***** Items *****
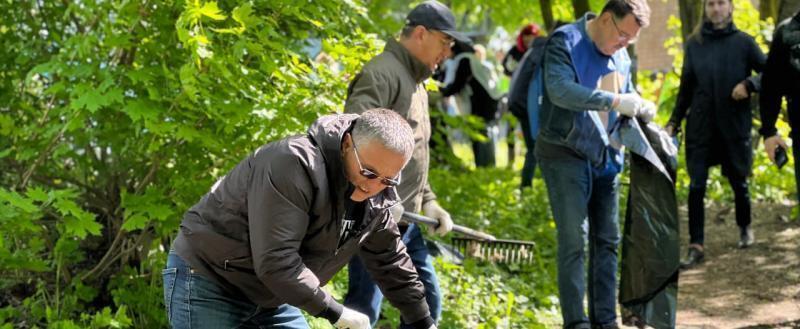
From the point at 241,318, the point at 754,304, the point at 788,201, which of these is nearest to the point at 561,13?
the point at 788,201

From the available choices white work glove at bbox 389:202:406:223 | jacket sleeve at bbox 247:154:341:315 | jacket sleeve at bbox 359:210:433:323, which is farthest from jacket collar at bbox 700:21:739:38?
jacket sleeve at bbox 247:154:341:315

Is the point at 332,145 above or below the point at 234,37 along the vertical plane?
below

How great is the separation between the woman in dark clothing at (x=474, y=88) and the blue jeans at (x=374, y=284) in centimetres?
759

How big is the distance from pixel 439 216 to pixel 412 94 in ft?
1.91

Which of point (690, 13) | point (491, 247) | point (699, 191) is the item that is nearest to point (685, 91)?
point (699, 191)

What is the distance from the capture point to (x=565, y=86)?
5.41m

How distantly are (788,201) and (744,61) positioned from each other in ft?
10.5

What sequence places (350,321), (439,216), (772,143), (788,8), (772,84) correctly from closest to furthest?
(350,321)
(439,216)
(772,84)
(772,143)
(788,8)

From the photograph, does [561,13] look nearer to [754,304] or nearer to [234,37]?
[754,304]

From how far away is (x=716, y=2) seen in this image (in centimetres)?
759

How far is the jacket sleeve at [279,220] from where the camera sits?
3.19m

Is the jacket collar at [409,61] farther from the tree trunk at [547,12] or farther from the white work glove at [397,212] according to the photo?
the tree trunk at [547,12]

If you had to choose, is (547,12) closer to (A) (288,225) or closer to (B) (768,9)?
(B) (768,9)

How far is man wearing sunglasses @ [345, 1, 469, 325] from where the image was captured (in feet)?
15.9
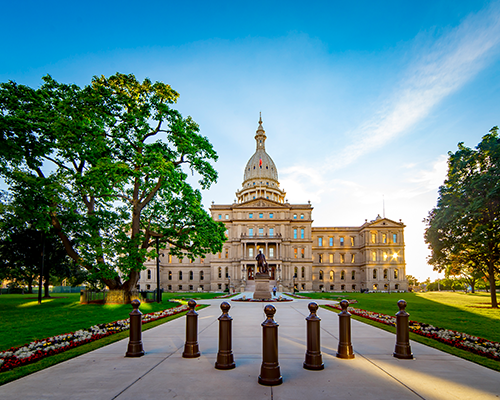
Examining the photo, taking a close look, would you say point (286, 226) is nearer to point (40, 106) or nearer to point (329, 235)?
point (329, 235)

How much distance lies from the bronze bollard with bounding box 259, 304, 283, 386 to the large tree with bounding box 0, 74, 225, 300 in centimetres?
1697

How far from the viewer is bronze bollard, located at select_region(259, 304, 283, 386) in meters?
5.88

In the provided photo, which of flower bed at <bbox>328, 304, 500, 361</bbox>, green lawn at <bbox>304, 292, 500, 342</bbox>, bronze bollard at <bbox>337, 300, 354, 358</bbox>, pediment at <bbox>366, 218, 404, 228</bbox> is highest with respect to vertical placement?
pediment at <bbox>366, 218, 404, 228</bbox>

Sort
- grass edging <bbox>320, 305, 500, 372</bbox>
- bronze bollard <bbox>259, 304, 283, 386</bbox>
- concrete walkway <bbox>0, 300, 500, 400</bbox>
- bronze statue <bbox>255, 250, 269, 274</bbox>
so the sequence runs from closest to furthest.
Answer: concrete walkway <bbox>0, 300, 500, 400</bbox>
bronze bollard <bbox>259, 304, 283, 386</bbox>
grass edging <bbox>320, 305, 500, 372</bbox>
bronze statue <bbox>255, 250, 269, 274</bbox>

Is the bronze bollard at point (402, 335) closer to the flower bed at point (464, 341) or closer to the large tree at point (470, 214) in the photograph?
the flower bed at point (464, 341)

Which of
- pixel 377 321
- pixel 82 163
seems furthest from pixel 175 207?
pixel 377 321

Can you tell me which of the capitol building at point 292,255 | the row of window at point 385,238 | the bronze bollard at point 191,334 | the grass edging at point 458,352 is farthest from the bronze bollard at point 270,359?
the row of window at point 385,238

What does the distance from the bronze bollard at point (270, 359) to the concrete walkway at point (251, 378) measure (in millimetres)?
151

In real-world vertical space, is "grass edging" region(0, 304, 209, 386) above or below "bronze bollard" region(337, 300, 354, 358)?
below

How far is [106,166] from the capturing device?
67.3ft

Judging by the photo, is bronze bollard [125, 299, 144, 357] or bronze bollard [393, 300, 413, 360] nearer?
bronze bollard [393, 300, 413, 360]

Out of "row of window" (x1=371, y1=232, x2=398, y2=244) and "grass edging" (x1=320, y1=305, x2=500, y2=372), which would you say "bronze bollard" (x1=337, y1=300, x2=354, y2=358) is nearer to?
"grass edging" (x1=320, y1=305, x2=500, y2=372)

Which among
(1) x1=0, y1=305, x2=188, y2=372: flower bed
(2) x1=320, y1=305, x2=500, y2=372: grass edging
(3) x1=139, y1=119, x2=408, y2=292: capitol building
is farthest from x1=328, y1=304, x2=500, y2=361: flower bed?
(3) x1=139, y1=119, x2=408, y2=292: capitol building

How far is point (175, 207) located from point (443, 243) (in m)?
22.7
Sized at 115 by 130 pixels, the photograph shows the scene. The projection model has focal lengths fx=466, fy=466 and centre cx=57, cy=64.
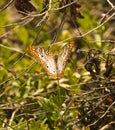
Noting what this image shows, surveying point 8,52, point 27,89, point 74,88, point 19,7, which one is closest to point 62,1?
point 19,7

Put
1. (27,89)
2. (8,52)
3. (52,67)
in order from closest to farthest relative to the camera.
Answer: (52,67) → (27,89) → (8,52)

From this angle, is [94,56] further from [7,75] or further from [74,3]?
[7,75]

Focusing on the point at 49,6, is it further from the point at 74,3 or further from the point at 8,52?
the point at 8,52

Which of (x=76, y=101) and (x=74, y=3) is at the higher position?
(x=74, y=3)

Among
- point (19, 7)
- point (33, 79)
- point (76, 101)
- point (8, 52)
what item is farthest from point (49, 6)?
point (8, 52)

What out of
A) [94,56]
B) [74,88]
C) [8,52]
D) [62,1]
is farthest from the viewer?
[8,52]

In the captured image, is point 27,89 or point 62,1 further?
point 27,89

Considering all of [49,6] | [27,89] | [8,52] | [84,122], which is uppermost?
[49,6]
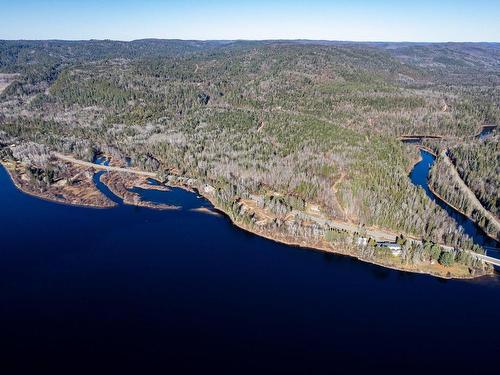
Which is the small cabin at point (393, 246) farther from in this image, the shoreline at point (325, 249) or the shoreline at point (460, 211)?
the shoreline at point (460, 211)

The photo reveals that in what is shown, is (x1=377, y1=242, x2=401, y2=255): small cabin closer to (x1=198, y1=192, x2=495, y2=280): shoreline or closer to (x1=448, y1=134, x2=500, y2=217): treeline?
(x1=198, y1=192, x2=495, y2=280): shoreline

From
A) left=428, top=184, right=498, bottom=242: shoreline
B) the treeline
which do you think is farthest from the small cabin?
the treeline

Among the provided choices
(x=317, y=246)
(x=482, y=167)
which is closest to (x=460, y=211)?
(x=482, y=167)

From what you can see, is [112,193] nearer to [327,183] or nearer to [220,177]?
[220,177]

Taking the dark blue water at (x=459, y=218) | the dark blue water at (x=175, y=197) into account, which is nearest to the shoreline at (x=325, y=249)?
the dark blue water at (x=175, y=197)

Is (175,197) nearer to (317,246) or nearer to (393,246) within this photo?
(317,246)
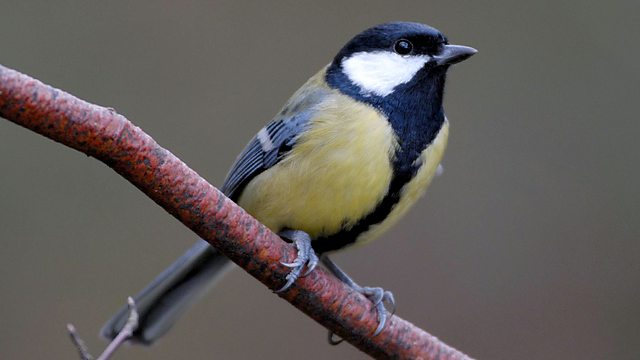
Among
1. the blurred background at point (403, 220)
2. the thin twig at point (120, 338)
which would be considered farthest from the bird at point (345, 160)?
the blurred background at point (403, 220)

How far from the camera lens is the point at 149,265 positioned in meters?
3.37

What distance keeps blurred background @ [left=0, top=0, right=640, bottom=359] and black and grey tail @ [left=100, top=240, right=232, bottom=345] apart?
103 centimetres

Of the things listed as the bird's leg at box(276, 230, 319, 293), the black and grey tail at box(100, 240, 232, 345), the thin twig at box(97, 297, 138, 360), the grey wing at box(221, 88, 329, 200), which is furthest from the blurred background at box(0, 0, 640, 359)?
the thin twig at box(97, 297, 138, 360)

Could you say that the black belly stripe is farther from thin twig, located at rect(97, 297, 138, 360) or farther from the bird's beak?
thin twig, located at rect(97, 297, 138, 360)

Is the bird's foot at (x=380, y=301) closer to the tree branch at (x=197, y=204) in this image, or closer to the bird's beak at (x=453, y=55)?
the tree branch at (x=197, y=204)

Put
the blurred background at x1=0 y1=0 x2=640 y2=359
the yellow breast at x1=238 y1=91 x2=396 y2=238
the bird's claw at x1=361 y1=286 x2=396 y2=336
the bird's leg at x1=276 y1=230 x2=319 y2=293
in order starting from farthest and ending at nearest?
the blurred background at x1=0 y1=0 x2=640 y2=359 → the yellow breast at x1=238 y1=91 x2=396 y2=238 → the bird's claw at x1=361 y1=286 x2=396 y2=336 → the bird's leg at x1=276 y1=230 x2=319 y2=293

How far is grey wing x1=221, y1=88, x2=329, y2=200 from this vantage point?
216 cm

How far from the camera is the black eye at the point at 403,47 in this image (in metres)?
2.20

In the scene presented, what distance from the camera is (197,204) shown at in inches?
59.6

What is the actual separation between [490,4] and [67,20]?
5.99 feet

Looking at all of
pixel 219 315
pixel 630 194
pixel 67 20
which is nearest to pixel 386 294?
pixel 219 315

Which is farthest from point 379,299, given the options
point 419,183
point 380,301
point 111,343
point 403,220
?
point 403,220

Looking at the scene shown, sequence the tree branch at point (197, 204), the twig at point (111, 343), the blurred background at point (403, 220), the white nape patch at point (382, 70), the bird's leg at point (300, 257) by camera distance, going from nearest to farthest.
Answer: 1. the twig at point (111, 343)
2. the tree branch at point (197, 204)
3. the bird's leg at point (300, 257)
4. the white nape patch at point (382, 70)
5. the blurred background at point (403, 220)

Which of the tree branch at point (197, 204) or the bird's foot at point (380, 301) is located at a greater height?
the tree branch at point (197, 204)
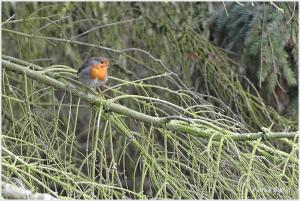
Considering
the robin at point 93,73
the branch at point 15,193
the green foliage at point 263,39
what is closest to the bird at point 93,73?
the robin at point 93,73

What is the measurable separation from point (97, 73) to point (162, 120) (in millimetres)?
829

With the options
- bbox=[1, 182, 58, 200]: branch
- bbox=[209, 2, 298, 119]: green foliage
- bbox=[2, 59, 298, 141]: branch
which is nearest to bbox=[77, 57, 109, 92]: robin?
bbox=[2, 59, 298, 141]: branch

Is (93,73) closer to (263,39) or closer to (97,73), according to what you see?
(97,73)

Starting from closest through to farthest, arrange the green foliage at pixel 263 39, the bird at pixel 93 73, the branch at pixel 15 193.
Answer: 1. the branch at pixel 15 193
2. the bird at pixel 93 73
3. the green foliage at pixel 263 39

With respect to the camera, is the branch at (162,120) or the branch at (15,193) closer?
the branch at (15,193)

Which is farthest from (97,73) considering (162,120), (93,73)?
(162,120)

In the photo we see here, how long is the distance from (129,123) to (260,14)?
1159 millimetres

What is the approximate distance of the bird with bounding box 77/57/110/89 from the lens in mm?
3459

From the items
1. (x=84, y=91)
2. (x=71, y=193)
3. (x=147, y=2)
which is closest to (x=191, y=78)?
(x=147, y=2)

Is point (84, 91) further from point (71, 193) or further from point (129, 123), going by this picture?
point (129, 123)

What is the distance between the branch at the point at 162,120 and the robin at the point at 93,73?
0.23 m

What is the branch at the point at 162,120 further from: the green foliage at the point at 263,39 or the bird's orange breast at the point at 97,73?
the green foliage at the point at 263,39

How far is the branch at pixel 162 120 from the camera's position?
2592 mm

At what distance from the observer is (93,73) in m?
3.52
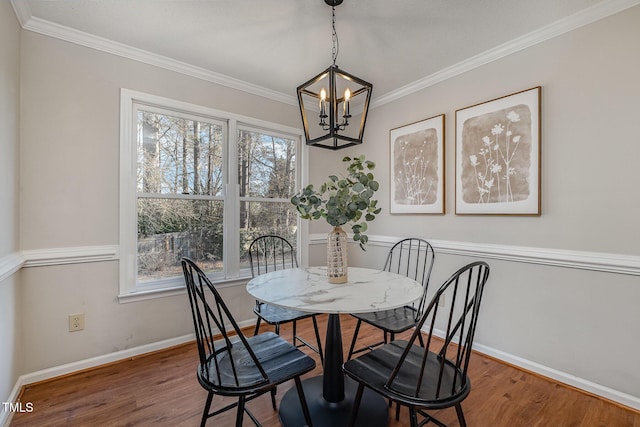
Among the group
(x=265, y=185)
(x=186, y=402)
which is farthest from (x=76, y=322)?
(x=265, y=185)

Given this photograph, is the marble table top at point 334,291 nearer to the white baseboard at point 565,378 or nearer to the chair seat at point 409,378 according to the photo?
the chair seat at point 409,378

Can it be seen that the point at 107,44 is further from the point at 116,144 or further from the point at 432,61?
the point at 432,61

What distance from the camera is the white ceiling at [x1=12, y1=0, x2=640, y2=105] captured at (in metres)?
1.82

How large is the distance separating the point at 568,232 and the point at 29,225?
3.61m

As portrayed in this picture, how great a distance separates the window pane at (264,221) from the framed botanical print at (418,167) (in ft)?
3.69

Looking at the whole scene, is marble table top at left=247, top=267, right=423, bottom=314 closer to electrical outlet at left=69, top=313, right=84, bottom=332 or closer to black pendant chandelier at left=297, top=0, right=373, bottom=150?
black pendant chandelier at left=297, top=0, right=373, bottom=150

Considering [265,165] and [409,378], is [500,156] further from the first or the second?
[265,165]

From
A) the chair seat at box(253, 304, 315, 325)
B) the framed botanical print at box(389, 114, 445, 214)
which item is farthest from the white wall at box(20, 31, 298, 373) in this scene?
the framed botanical print at box(389, 114, 445, 214)

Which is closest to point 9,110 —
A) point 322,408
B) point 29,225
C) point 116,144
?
point 116,144

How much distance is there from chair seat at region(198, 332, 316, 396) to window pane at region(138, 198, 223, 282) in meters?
1.26

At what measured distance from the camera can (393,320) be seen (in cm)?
193

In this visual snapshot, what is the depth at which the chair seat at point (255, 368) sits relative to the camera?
1.19 m

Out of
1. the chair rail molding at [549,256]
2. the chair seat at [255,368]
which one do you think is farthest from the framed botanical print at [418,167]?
the chair seat at [255,368]

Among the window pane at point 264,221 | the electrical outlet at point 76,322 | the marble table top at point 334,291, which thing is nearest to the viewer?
the marble table top at point 334,291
*****
Can you give the listing lines from the one containing "How far from the camera lens" through the one containing "103 centimetres", both included, as a numbered list without the blank lines?

1. How far from the camera lens is the point at 149,265 positioned in meters?
2. 3.37
3. What distance keeps blurred background @ [left=0, top=0, right=640, bottom=359] and black and grey tail @ [left=100, top=240, right=232, bottom=345] apart?
4. 103 centimetres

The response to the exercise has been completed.